Today, many Tanzanians are paying as little as $15 (about R120) a month to enjoy high-speed mobile access to the Internet from their cellphones, including the cost voice calls. This has had an enormous transformative effect on education, entrepreneurship and social life in the country, adds Kahama-Rupia.

Kahama-Rupia says that the change in Tanzania’s telecommunications landscape can be attributed to two major factors: the arrival of new submarine cables in the country, starting with SEACOM in 2009, and a massive effort led by the government to rollout 10,000km of national backbone crisscrossing Tanzania up to the eight countries on its borders.
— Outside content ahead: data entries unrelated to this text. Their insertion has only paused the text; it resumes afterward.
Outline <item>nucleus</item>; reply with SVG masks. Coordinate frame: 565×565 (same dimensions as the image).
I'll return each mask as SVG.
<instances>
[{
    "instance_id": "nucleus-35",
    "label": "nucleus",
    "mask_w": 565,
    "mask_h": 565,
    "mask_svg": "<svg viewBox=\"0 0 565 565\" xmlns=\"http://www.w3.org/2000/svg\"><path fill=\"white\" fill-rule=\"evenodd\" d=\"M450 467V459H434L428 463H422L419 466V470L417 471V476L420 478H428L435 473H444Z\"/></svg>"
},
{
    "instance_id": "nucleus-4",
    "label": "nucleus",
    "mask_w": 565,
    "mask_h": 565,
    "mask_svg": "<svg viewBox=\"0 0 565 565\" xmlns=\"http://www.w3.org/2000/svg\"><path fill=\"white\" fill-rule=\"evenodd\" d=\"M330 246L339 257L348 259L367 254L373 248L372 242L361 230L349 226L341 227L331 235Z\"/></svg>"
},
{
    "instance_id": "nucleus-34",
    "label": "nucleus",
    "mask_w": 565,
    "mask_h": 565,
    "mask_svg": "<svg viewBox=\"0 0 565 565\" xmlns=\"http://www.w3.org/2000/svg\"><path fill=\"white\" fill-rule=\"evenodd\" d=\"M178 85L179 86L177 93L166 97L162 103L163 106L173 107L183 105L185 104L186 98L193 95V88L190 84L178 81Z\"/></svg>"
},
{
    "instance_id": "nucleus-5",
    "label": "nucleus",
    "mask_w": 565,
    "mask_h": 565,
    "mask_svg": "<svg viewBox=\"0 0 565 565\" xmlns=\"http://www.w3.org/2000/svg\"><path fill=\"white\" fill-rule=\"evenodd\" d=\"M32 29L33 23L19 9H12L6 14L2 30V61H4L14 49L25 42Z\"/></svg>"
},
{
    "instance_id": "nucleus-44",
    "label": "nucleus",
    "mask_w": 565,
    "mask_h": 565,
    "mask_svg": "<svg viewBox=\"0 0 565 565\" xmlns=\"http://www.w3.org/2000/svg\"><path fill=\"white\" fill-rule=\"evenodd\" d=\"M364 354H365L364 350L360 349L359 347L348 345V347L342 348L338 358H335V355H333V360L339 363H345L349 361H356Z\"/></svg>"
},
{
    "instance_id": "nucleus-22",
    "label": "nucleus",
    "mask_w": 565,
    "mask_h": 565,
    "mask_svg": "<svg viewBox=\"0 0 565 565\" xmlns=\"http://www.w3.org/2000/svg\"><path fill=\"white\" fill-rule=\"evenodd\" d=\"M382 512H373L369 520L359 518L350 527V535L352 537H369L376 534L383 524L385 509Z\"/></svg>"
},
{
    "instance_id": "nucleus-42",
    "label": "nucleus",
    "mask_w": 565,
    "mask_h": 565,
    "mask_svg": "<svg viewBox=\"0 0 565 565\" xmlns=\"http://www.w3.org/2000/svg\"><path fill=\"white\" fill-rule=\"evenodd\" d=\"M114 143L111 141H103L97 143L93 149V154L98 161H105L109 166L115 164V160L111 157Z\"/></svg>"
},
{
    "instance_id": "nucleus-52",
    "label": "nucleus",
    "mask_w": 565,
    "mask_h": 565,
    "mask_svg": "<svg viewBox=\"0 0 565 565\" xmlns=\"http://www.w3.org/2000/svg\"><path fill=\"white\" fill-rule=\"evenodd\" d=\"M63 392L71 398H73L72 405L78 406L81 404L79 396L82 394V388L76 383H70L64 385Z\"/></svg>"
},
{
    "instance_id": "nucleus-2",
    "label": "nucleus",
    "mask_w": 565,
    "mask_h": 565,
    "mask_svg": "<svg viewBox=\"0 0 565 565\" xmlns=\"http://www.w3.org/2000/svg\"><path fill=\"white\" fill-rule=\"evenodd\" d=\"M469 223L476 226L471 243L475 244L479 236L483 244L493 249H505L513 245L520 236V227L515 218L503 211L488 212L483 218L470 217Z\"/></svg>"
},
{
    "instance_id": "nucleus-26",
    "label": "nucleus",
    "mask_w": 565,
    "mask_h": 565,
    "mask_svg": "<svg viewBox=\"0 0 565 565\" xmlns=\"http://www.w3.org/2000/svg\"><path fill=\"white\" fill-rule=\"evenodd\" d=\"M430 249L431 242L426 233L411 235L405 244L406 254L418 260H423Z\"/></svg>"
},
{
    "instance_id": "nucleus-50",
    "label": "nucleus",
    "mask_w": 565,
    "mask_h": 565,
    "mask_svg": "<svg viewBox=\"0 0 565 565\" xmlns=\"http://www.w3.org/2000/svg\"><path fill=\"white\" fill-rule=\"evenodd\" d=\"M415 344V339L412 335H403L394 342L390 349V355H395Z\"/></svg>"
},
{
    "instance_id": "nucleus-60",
Before the arrival of SEACOM, there was just 300 Mbps of international bandwidth coming into Tanzania for the country’s 50 million people. Today, there is around 10G, a factor that has helped to bring connectivity costs down dramatically.

The government’s $200 million investment in the national backbone means that this international connectivity reaches into towns and cities right across the country, and even brings it to the doorsteps of Tanzania’s landlocked neighbours. As a result, Tanzania is becoming a major technology and communications hub for the entire region.